Selected extract »
^^^^^^^^
Only, the tree doesn’t stop there, no it doesn’t, it goes right on growing exponentially every layer, and we end up wanting to process something like 16 or 17 layers of the tree, and at the 16th layer we have \(5 \cdot 3^{16} \approx 2 \cdot 10^8\) points, which when you write them all out, 4 bytes per float, 5 dimensions per point, take up 4 GB of memory, and (in A.D. 2025) that size of chunk of memory ought not to be casually allocated and passed around (perhaps especially on GPUs), not to mention, garbage collected.

In my Elixir library, I had stopped concatenating blocks of points from a layer together once they exceeded ~100K points, because I found that trying to allocate and process blocks of points which were too large on the GPU with Numerical Elixir started to cause performance and stability issues with my Mac Mini. I don’t recall exactly where the dangerous edge was, because I swiftly backed well away from it.
^^^^^^^^
Dataset records
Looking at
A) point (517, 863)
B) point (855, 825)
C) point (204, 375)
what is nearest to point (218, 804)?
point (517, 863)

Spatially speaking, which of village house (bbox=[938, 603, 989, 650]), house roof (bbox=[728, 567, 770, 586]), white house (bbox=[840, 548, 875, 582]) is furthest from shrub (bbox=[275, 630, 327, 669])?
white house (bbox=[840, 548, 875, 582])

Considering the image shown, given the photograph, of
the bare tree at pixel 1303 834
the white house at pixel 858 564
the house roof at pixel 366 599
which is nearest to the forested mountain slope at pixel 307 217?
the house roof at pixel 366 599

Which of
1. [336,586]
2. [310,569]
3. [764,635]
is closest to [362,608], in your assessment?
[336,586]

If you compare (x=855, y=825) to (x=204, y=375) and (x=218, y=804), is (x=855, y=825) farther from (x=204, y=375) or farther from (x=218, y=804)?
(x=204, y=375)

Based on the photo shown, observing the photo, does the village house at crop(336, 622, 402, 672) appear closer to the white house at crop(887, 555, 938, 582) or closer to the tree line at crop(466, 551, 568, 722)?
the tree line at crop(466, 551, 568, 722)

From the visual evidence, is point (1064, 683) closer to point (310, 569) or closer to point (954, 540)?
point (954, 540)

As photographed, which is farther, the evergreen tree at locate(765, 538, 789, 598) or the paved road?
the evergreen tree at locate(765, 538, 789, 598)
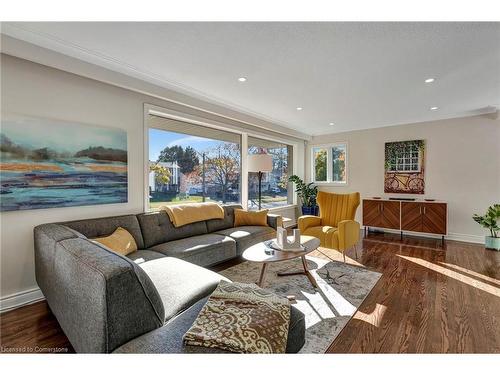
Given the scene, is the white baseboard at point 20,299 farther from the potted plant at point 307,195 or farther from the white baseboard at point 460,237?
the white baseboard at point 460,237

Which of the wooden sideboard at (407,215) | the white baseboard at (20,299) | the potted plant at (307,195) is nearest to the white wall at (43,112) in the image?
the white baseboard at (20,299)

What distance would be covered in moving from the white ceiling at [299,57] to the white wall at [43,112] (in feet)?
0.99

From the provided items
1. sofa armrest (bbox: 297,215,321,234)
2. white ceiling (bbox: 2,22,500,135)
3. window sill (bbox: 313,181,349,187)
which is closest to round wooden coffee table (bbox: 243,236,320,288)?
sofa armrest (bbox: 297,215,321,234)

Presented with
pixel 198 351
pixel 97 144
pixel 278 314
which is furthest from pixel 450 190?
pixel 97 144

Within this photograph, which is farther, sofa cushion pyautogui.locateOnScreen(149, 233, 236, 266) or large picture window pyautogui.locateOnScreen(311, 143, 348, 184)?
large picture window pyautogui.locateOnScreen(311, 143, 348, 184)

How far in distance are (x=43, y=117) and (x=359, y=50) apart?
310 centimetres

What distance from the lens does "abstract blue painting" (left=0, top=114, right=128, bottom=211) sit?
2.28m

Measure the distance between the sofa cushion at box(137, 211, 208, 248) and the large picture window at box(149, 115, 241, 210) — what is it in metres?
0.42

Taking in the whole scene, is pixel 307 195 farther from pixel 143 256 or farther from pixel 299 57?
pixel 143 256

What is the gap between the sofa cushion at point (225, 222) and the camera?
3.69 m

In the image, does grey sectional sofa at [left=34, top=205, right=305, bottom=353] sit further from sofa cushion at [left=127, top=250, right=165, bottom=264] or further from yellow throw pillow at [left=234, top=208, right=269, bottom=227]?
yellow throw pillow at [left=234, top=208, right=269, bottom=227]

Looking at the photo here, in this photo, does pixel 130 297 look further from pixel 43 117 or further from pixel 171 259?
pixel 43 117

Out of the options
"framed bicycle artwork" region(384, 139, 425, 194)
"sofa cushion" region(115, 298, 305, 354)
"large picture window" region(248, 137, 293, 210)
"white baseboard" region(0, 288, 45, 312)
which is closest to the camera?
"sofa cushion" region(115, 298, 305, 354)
^^^^^^^^
Instructions for the task » According to the excerpt, at what size did blocks of points stop being concatenated in the Elixir library?

Task output » Once they exceeded about 100K points.